_Job_. In the rows from the first one up to and including the row with "In the Grundskola chart, what share of pupils have", change "pupils" to "students" and give those rows again with nothing else altered.

++++ Data listing ++++

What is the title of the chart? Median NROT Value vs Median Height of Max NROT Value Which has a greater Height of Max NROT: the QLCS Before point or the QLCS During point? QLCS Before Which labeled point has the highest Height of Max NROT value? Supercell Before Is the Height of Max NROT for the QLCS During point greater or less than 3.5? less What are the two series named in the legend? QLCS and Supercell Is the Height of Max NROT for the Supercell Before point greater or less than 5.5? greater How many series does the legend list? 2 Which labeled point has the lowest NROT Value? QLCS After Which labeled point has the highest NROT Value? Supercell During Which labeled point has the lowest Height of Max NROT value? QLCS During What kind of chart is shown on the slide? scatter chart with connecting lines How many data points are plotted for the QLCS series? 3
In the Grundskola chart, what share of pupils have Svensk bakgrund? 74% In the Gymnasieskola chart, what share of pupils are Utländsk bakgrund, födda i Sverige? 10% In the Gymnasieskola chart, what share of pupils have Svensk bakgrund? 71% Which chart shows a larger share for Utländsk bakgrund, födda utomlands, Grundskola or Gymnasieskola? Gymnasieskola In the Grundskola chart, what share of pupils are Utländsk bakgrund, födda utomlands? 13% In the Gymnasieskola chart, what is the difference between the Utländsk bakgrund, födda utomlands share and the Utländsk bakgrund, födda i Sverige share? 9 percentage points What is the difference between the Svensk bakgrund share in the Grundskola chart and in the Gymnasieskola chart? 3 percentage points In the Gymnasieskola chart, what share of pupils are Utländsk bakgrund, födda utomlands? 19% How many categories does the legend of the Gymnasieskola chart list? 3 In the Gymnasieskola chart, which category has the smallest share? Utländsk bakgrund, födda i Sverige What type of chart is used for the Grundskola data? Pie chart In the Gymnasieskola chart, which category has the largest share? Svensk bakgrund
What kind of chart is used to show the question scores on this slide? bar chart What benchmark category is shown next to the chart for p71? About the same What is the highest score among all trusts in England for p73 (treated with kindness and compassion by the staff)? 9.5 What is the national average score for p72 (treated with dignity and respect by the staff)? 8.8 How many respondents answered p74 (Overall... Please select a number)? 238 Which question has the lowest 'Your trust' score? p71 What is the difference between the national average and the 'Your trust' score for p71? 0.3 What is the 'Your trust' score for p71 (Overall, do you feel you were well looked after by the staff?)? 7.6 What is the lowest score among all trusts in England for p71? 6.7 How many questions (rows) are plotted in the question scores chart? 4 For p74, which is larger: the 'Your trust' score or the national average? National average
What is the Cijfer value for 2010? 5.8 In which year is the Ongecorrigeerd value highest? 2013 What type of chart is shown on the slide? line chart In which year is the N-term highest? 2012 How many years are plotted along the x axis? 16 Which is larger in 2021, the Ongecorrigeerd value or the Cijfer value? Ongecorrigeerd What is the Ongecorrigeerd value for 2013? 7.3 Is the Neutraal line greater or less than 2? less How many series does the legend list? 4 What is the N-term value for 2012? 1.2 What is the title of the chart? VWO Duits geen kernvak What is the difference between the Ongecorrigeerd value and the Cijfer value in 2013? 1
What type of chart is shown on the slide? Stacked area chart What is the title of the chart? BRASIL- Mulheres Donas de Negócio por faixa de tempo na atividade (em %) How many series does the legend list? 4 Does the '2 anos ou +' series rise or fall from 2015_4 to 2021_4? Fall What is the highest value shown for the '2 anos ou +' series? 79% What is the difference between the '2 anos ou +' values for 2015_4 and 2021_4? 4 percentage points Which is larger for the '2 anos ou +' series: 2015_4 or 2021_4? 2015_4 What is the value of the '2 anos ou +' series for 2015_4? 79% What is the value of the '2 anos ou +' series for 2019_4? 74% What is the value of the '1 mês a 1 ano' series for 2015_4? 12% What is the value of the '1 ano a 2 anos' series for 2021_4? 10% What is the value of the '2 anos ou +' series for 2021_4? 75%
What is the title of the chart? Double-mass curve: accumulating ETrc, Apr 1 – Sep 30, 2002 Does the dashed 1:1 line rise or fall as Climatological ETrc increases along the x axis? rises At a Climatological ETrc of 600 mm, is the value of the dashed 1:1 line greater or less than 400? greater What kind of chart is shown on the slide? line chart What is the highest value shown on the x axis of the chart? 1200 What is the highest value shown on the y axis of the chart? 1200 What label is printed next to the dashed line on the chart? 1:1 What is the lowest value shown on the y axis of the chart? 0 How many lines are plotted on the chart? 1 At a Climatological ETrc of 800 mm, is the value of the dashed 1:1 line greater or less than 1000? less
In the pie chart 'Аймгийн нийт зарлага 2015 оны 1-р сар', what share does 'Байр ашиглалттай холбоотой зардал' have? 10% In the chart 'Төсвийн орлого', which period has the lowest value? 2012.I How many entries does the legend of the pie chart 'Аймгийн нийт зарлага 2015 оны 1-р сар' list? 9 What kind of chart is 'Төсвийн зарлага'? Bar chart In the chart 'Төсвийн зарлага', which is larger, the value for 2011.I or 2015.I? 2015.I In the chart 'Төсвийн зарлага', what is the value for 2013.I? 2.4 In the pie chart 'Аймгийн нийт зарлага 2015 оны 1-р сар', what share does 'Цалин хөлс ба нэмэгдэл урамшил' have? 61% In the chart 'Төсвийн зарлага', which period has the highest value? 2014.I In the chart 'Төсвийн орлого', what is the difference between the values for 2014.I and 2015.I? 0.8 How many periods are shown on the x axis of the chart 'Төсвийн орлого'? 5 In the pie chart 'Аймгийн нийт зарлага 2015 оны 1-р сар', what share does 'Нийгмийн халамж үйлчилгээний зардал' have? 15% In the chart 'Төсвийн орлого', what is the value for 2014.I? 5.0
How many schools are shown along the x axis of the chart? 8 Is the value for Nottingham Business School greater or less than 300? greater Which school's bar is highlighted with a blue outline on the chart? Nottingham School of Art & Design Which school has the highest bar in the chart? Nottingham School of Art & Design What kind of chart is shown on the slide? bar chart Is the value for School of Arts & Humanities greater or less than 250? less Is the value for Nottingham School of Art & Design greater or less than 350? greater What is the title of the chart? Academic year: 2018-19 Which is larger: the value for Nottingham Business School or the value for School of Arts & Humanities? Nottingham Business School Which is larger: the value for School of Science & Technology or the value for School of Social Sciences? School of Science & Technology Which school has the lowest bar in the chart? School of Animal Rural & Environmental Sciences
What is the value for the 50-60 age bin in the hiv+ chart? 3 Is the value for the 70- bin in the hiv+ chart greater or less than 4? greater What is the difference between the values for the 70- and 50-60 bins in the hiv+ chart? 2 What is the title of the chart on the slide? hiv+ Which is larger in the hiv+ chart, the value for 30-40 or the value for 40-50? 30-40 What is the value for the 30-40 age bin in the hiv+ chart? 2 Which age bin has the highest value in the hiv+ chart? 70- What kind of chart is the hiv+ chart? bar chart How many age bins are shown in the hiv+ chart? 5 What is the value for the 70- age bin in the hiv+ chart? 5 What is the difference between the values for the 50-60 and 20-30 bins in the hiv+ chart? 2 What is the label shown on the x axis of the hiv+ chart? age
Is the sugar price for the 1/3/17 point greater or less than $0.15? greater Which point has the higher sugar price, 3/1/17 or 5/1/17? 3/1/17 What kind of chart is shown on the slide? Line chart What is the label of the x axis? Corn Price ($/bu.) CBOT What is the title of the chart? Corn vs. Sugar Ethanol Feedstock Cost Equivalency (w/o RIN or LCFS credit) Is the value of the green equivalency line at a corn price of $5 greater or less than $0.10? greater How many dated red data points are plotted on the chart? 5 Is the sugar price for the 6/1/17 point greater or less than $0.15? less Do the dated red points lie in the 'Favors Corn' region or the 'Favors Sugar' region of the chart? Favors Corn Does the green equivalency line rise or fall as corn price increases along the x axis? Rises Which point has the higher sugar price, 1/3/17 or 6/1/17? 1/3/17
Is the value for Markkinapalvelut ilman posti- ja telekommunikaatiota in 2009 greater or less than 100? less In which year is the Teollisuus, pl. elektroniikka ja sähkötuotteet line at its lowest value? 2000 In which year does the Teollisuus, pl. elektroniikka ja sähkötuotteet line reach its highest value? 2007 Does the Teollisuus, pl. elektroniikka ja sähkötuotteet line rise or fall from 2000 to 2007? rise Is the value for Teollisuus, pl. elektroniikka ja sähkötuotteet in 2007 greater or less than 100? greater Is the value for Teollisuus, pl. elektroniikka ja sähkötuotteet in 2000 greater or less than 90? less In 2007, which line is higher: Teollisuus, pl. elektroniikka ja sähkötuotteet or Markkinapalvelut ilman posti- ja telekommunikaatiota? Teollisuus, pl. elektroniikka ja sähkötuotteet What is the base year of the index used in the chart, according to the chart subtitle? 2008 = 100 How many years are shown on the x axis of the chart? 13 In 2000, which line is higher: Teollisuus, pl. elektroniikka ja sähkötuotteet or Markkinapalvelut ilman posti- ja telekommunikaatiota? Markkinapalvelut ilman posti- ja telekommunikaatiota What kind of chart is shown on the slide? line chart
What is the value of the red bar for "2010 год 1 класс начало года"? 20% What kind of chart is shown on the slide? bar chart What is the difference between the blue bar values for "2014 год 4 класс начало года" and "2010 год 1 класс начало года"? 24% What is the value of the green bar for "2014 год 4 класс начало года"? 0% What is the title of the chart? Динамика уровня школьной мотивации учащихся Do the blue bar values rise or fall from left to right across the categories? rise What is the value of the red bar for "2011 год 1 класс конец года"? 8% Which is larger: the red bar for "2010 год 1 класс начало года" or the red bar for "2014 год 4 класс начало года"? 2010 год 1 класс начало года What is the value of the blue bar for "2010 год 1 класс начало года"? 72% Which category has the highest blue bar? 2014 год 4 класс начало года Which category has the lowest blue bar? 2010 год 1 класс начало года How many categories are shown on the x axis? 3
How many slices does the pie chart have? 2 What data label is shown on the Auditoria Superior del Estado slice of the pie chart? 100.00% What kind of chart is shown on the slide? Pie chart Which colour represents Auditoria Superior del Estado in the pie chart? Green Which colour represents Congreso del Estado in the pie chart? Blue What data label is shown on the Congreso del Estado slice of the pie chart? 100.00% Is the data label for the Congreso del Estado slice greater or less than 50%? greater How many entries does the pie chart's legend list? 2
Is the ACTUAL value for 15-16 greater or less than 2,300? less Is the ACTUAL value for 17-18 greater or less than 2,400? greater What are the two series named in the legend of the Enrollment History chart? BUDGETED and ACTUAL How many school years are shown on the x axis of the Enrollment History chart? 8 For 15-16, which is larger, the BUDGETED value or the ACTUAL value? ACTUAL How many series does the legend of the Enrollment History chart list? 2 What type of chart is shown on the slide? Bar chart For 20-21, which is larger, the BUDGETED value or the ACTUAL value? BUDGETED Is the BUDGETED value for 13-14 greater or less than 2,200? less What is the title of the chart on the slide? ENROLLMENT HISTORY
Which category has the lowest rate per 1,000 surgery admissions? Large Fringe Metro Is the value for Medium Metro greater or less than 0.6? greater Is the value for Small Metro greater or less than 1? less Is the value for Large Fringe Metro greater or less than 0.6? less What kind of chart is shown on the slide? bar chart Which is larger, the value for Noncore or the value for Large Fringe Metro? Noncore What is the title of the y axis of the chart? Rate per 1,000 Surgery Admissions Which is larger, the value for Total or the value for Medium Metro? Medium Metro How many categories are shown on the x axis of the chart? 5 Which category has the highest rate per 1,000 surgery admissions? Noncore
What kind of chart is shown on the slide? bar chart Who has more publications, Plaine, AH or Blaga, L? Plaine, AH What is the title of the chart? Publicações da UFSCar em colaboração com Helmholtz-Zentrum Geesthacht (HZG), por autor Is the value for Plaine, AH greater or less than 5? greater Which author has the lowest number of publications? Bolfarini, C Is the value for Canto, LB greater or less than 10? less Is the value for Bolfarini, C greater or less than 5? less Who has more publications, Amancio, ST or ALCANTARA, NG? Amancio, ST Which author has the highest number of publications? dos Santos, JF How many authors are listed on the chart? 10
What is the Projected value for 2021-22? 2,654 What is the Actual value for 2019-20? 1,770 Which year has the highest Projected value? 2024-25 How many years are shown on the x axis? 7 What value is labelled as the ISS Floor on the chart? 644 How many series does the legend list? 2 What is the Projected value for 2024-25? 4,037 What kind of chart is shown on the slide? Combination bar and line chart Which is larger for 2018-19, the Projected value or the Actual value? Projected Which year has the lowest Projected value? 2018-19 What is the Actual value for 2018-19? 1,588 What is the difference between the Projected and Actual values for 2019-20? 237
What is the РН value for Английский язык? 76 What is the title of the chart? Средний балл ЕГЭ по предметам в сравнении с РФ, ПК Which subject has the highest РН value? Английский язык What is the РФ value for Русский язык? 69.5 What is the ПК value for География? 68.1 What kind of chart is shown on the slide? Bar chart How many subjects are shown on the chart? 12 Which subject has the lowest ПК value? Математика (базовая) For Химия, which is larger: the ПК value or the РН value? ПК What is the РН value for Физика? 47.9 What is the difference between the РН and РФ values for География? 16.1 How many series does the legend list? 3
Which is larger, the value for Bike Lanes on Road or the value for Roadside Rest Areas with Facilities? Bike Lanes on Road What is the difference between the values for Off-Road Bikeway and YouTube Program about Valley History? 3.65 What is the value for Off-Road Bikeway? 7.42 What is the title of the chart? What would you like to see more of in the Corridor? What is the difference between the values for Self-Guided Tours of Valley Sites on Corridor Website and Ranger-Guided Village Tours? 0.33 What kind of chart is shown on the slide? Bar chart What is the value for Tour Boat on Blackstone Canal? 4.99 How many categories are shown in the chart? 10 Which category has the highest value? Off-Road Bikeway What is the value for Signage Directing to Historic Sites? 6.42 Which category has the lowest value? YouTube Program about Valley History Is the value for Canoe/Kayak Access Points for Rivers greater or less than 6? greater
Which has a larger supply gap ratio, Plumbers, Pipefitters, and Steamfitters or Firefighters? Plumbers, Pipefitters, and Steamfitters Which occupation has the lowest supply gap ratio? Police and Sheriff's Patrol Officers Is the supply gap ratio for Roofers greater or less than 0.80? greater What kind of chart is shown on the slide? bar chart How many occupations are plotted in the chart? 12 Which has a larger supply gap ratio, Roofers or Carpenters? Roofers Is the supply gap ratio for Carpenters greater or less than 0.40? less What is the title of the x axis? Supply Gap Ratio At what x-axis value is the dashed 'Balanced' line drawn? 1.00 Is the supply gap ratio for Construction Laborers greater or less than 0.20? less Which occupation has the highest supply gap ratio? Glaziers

++++

_Reply to the exercise_.
What is the title of the chart? Median NROT Value vs Median Height of Max NROT Value Which has a greater Height of Max NROT: the QLCS Before point or the QLCS During point? QLCS Before Which labeled point has the highest Height of Max NROT value? Supercell Before Is the Height of Max NROT for the QLCS During point greater or less than 3.5? less What are the two series named in the legend? QLCS and Supercell Is the Height of Max NROT for the Supercell Before point greater or less than 5.5? greater How many series does the legend list? 2 Which labeled point has the lowest NROT Value? QLCS After Which labeled point has the highest NROT Value? Supercell During Which labeled point has the lowest Height of Max NROT value? QLCS During What kind of chart is shown on the slide? scatter chart with connecting lines How many data points are plotted for the QLCS series? 3
In the Grundskola chart, what share of students have Svensk bakgrund? 74% In the Gymnasieskola chart, what share of students are Utländsk bakgrund, födda i Sverige? 10% In the Gymnasieskola chart, what share of students have Svensk bakgrund? 71% Which chart shows a larger share for Utländsk bakgrund, födda utomlands, Grundskola or Gymnasieskola? Gymnasieskola In the Grundskola chart, what share of students are Utländsk bakgrund, födda utomlands? 13% In the Gymnasieskola chart, what is the difference between the Utländsk bakgrund, födda utomlands share and the Utländsk bakgrund, födda i Sverige share? 9 percentage points What is the difference between the Svensk bakgrund share in the Grundskola chart and in the Gymnasieskola chart? 3 percentage points In the Gymnasieskola chart, what share of students are Utländsk bakgrund, födda utomlands? 19% How many categories does the legend of the Gymnasieskola chart list? 3 In the Gymnasieskola chart, which category has the smallest share? Utländsk bakgrund, födda i Sverige What type of chart is used for the Grundskola data? Pie chart In the Gymnasieskola chart, which category has the largest share? Svensk bakgrund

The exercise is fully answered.